**INPUT DATA**
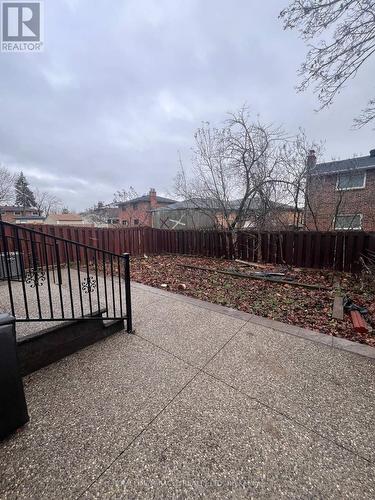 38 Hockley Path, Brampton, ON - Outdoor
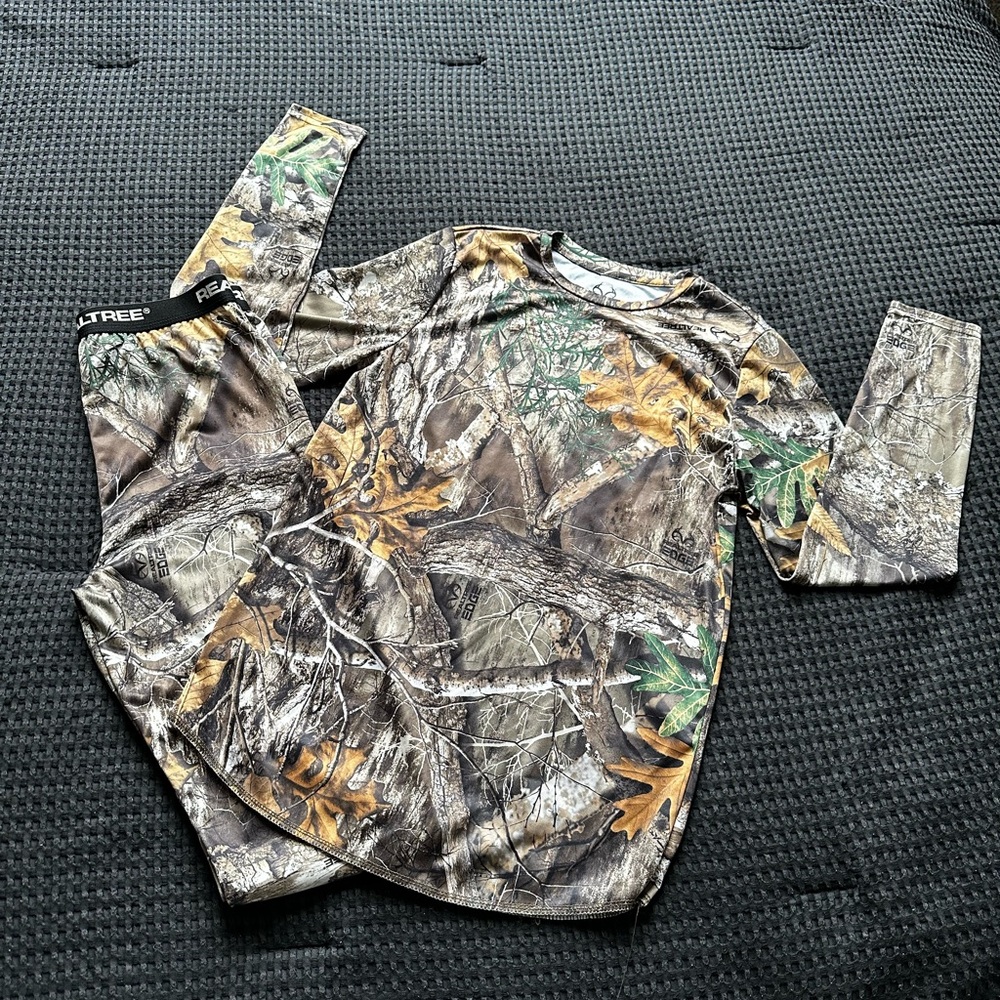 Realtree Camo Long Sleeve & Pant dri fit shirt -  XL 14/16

---

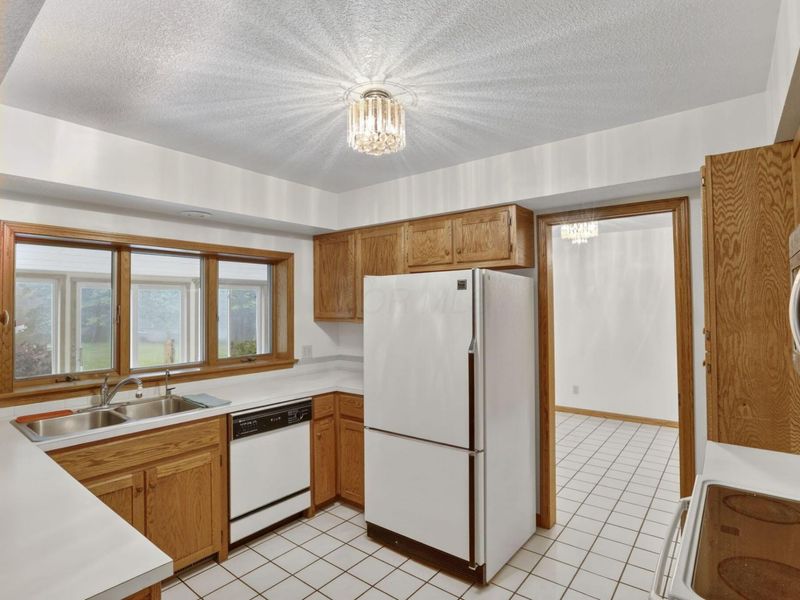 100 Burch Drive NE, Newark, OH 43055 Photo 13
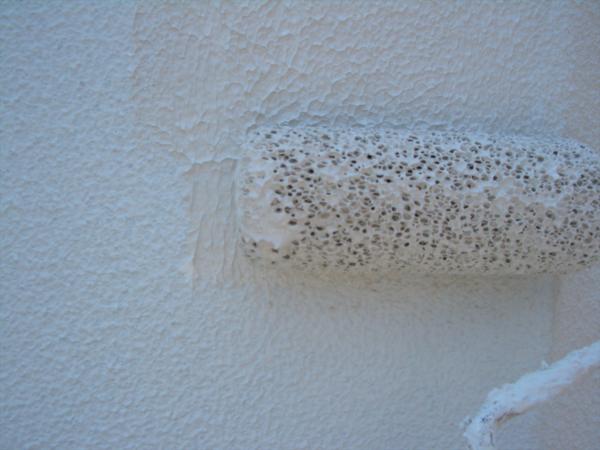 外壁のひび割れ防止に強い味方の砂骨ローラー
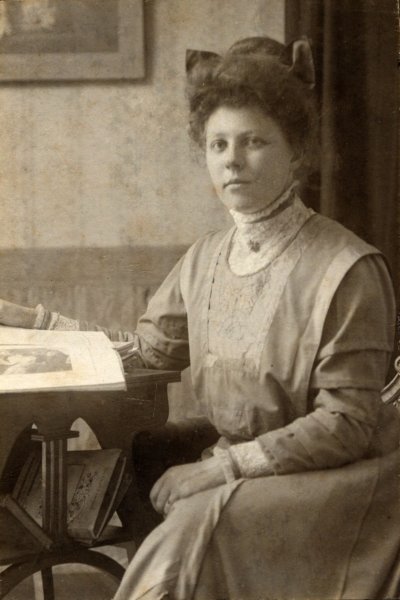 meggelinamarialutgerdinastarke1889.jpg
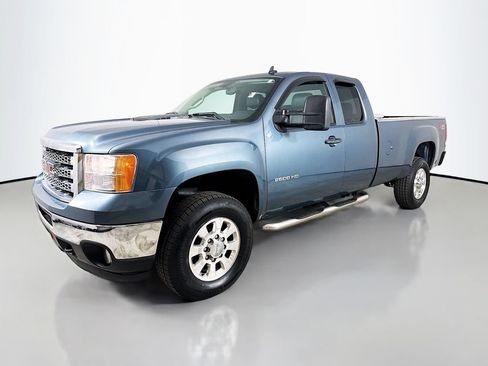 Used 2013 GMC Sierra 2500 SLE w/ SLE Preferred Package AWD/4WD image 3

**YOUR TASK**
Beginning at the line that has "外壁のひび割れ防止に強い味方の砂骨ローラー" and ending at the line that has "Used 2013 GMC", restate the listing above word for word, pictures left out.

**RESPONSE BELOW**
 外壁のひび割れ防止に強い味方の砂骨ローラー
 meggelinamarialutgerdinastarke1889.jpg
 Used 2013 GMC Sierra 2500 SLE w/ SLE Preferred Package AWD/4WD image 3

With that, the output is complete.